Wheeling W. VA (WTRF) – The question that is often asked this time of year, especially as we near December 25th, is “what are the odds of a white Christmas?” Well the answer to the question may not always be as black and white as we may hope.
The way to find out, is look at the past. Meteorologist look at the past data and calculate odds based on what happened in the past. New 30-year climate normal’s came out in 2020 that looks at data from 1990-2020.
We also need to define “what is a white Christmas” per National Weather Service (NWS) standards. A white Christmas per NWS is defined as having one inch or more of snow on the ground Christmas morning.

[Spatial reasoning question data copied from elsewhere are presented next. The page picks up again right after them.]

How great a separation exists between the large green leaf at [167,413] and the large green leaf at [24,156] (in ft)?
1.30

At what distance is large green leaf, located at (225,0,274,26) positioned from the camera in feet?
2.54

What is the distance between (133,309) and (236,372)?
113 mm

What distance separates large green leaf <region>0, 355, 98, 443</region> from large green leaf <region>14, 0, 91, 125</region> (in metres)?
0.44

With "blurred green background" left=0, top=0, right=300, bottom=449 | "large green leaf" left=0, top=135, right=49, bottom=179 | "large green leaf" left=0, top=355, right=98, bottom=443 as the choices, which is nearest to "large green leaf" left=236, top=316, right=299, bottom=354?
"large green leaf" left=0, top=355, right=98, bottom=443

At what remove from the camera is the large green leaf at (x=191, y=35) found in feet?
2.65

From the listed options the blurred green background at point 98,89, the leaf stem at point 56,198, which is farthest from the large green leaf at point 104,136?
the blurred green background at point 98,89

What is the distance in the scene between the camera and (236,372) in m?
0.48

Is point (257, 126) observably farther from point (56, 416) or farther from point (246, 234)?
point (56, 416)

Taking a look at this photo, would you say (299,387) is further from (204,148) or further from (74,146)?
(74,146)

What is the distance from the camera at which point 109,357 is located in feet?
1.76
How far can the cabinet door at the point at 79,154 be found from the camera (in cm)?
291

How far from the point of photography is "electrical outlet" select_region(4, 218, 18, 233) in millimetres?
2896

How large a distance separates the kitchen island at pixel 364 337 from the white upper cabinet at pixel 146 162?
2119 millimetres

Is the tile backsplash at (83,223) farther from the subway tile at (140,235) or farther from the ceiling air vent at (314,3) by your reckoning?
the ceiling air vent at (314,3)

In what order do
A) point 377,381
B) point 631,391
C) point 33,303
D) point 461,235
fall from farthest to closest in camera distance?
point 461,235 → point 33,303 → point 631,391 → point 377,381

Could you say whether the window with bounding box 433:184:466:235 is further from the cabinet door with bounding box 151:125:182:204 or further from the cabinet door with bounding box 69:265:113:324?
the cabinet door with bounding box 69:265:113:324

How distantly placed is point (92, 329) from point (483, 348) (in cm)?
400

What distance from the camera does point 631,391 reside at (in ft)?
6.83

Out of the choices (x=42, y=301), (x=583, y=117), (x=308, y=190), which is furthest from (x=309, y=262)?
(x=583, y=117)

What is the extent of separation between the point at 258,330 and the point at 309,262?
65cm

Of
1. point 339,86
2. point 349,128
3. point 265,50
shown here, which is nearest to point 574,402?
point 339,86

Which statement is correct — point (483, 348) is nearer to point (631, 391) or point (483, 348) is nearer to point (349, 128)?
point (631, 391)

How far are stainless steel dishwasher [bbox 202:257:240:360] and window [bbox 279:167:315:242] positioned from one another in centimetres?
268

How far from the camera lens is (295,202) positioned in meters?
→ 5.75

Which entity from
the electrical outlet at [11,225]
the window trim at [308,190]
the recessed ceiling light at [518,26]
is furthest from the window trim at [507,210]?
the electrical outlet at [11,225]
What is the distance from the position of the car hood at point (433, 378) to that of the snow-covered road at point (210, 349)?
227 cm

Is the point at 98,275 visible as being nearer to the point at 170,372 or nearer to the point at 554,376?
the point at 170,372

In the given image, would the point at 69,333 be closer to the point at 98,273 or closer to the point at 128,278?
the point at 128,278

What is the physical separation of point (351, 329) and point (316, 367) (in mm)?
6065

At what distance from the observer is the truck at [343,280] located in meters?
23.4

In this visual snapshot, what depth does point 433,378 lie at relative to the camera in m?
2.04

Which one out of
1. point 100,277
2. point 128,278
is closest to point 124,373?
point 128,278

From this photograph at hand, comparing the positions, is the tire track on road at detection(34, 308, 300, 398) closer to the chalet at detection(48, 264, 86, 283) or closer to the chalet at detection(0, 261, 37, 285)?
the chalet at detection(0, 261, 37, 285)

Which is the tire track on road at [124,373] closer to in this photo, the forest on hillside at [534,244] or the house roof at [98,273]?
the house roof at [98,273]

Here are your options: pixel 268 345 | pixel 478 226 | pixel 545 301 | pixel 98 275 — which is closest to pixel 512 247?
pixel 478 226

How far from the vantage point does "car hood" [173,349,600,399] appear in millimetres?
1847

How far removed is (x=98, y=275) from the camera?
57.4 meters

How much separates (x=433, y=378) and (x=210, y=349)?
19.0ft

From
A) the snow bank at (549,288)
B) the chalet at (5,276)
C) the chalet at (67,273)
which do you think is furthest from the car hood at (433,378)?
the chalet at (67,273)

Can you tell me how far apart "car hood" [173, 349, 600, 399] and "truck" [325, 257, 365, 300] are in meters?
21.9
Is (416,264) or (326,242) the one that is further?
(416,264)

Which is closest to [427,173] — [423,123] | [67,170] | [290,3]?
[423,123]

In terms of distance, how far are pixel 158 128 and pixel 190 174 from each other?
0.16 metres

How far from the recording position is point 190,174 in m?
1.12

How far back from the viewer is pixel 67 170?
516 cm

Historically, a white Christmas is not often observed across our portion of West Virginia.
The best chances of measuring at least one inch of snow is along the Appalachian Mountains and higher terrain portions of WV, that includes Elkins and the Eastern Panhandle where terrain induced snow forms.
Well, we are still too far out to truly determine the weather pattern the days leading up into the holiday itself.
What we can look at, is what is possible. For that, we look at the extended precipitation and temperatures outlook from the Climate Prediction Center.
The temperatures across West Virginia are likely to favor below normal temperatures through the dates of December 22 – December 28.
On the precipitation front, we are expected to experience near normal amounts for West Virginia.
All and all, the forecast favors colder weather settling in across the state as we approach the holiday itself.